◆ Aim ◆
Starting at the line that holds "From where the camera", set down each line through the end of the listing, exactly as written and with nothing added.

◆ Extracted material ◆
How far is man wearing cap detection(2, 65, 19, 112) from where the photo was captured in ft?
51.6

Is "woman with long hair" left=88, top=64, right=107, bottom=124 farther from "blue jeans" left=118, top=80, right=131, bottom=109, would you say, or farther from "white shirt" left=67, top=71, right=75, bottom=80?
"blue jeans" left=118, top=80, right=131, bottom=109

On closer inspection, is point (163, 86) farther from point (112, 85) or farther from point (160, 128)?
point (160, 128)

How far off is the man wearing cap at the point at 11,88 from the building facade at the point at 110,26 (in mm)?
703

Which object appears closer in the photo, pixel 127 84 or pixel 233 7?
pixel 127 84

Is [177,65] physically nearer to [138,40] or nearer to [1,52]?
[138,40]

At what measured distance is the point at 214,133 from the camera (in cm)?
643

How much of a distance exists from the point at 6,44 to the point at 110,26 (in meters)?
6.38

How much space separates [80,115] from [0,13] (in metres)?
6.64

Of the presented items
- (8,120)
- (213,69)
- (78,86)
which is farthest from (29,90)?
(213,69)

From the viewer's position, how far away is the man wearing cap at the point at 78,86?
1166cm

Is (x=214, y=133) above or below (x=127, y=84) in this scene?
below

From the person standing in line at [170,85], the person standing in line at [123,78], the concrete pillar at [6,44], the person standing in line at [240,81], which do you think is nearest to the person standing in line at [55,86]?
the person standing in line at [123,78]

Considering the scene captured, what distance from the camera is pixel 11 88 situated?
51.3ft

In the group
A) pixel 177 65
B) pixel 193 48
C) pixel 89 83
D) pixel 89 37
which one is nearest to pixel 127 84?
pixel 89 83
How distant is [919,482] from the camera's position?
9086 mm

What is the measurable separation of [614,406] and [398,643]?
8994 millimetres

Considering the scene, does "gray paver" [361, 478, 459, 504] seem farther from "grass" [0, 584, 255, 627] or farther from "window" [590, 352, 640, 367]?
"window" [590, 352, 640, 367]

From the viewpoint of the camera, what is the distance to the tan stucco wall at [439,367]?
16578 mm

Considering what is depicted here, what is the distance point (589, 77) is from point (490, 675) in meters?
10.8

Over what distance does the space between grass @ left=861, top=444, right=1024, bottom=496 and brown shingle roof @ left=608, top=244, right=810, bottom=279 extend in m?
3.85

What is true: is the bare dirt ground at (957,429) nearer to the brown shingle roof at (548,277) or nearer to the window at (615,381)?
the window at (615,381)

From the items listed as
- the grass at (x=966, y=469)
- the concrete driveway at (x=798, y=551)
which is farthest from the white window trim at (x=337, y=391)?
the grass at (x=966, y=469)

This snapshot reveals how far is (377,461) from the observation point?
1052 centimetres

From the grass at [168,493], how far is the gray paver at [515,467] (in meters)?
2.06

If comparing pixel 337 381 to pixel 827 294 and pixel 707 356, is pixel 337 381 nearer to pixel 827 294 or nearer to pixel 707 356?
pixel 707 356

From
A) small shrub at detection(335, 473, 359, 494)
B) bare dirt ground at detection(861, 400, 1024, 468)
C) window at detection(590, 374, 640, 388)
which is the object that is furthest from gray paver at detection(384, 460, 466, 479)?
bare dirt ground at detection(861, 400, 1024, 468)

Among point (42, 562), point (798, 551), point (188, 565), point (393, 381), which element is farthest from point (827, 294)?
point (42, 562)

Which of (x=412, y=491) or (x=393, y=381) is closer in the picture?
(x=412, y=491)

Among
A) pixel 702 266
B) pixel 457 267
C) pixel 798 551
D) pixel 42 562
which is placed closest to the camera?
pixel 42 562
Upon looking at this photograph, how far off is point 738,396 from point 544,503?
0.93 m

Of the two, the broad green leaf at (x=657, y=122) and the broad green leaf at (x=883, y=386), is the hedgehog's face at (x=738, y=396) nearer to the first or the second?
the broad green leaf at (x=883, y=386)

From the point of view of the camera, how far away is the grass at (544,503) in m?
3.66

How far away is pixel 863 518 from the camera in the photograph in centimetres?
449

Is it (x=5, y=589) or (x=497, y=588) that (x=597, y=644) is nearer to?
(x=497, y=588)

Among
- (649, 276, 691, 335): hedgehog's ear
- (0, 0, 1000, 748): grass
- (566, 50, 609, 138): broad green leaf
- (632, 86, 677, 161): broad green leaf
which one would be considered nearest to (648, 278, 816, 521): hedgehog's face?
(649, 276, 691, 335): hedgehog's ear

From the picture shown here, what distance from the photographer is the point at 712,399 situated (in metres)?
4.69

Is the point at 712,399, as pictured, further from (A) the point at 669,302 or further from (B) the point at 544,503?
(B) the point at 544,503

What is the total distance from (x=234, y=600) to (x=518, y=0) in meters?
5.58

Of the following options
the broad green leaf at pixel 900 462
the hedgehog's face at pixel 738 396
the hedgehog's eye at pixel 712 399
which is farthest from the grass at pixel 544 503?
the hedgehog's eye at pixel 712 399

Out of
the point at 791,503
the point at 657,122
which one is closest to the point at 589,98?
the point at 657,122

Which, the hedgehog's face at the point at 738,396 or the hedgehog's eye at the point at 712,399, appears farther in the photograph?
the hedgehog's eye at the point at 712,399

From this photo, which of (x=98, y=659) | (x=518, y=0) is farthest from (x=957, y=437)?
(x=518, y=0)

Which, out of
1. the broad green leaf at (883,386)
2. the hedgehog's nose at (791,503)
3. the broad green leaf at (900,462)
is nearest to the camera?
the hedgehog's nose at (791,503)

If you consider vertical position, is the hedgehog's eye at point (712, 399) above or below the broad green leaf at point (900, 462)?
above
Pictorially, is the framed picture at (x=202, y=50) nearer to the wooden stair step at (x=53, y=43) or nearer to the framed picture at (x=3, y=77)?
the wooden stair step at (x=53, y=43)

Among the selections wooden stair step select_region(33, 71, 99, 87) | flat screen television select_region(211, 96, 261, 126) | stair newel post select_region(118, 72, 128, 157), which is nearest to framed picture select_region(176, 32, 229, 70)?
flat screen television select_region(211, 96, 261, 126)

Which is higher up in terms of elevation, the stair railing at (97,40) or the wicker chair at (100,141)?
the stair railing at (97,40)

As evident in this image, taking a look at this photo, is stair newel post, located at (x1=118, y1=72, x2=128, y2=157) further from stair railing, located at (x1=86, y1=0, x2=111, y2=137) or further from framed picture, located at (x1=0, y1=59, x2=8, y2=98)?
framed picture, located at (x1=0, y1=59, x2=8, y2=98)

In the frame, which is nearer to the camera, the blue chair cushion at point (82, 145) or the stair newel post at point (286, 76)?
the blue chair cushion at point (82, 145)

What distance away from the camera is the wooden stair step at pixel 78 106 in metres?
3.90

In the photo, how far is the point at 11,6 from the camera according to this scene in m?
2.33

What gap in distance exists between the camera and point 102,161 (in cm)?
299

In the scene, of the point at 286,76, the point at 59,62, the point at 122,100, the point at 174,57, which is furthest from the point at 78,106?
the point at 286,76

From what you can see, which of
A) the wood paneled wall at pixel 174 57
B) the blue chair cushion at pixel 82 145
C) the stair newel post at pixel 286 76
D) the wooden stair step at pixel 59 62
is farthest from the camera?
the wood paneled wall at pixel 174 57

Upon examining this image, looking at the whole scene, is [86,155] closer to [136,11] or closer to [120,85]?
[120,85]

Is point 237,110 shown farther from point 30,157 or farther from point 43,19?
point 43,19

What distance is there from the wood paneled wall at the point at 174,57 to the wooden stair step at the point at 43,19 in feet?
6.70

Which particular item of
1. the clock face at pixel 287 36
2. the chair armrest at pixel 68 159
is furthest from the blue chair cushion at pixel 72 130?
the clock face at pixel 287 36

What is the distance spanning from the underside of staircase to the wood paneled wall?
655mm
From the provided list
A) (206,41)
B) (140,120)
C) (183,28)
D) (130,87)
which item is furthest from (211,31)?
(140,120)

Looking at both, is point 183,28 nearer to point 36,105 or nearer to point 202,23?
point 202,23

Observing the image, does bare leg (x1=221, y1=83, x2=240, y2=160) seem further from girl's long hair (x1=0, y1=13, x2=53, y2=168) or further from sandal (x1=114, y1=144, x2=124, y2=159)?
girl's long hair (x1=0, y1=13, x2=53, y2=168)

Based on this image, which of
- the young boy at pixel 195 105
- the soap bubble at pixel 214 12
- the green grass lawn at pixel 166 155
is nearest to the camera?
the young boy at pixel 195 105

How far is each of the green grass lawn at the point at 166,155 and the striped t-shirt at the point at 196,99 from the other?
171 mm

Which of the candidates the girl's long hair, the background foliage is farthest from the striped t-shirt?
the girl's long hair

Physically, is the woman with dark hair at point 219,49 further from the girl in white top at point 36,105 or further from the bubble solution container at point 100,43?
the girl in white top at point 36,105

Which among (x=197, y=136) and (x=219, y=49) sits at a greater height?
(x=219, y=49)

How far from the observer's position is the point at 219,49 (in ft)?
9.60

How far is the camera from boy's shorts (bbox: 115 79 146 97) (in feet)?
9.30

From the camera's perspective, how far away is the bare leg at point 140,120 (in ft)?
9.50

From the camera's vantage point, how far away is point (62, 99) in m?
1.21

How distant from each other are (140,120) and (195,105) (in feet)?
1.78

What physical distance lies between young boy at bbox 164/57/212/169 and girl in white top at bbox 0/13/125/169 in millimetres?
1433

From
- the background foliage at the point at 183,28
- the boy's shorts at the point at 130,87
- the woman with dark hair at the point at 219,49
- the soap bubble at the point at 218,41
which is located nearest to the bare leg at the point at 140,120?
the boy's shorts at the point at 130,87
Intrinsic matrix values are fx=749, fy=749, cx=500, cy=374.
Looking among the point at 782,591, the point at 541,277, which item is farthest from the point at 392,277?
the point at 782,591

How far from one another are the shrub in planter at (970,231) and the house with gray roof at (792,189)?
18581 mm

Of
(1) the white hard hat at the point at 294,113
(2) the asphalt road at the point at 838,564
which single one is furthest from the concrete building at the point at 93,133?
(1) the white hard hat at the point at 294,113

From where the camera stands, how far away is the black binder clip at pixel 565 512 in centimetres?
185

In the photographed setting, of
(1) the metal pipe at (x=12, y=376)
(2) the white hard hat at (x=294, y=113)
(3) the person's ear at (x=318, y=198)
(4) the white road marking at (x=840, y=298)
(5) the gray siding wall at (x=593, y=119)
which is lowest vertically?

◆ Written answer ◆
From where the camera stands, how far away is the black binder clip at pixel 565 512 in centimetres?
185

In the photographed setting, of
(1) the metal pipe at (x=12, y=376)
(2) the white hard hat at (x=294, y=113)
(3) the person's ear at (x=318, y=198)
(4) the white road marking at (x=840, y=298)
(5) the gray siding wall at (x=593, y=119)
which is lowest vertically?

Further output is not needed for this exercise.